Ah, quiet. This is the time of day that I am learning to love. Everyone is asleep, the television is off, cell phones aren’t ringing.
I used to hate silence. I used to hate it so much that I would always have something on. Whether it be the TV or a CD or anything that would make noise. I hated to be alone with my thoughts. And now I am learning to love the silence.

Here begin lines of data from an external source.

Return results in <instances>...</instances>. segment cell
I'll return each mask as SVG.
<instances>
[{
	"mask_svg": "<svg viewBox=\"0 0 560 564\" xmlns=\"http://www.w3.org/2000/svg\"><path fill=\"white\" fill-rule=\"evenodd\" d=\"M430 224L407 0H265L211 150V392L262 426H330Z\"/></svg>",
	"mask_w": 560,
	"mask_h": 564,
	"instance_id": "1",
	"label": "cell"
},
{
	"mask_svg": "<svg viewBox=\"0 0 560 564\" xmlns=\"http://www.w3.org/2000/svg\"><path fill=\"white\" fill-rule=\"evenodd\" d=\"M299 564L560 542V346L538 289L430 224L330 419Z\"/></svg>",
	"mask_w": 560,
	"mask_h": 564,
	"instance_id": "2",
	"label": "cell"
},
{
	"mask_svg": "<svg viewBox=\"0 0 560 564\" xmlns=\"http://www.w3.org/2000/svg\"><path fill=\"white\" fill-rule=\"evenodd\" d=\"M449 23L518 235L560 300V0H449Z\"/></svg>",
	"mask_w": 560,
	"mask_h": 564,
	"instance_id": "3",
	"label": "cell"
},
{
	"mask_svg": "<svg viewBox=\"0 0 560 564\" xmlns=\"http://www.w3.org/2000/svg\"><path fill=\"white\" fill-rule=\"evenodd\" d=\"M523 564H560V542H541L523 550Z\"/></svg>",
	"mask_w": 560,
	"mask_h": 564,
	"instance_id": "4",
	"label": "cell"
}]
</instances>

The past few weeks, the Lord has really convicted me about how much I don’t pray. I waste so much time during my day when I could be praying. Instead of having Elmo or Veggie Tales on for the seventeenth time and mindlessly going about my day, I could be praying. Instead of allowing other people to teach my children, and “riding the wave” of my day, I should be teaching my children. That’s not to say that teaching doesn’t get done around our house, but I find myself too often using outside sources to entertain my kids while I’m selfishly doing things that I want to do. I don’t want to be that kind of parent anymore. I want so much to teach my children the ways of the Lord, and to see them grow up to be Godly people. And that doesn’t happen by accident. So, even though my kids are young right now, and my daughter doesn’t understand many concepts besides “don’t hit” or “finish eating”, God has given me this wonderful opportunity to pray. To pray that their souls would be saved, and that they would grow up to be a great man and woman of the faith.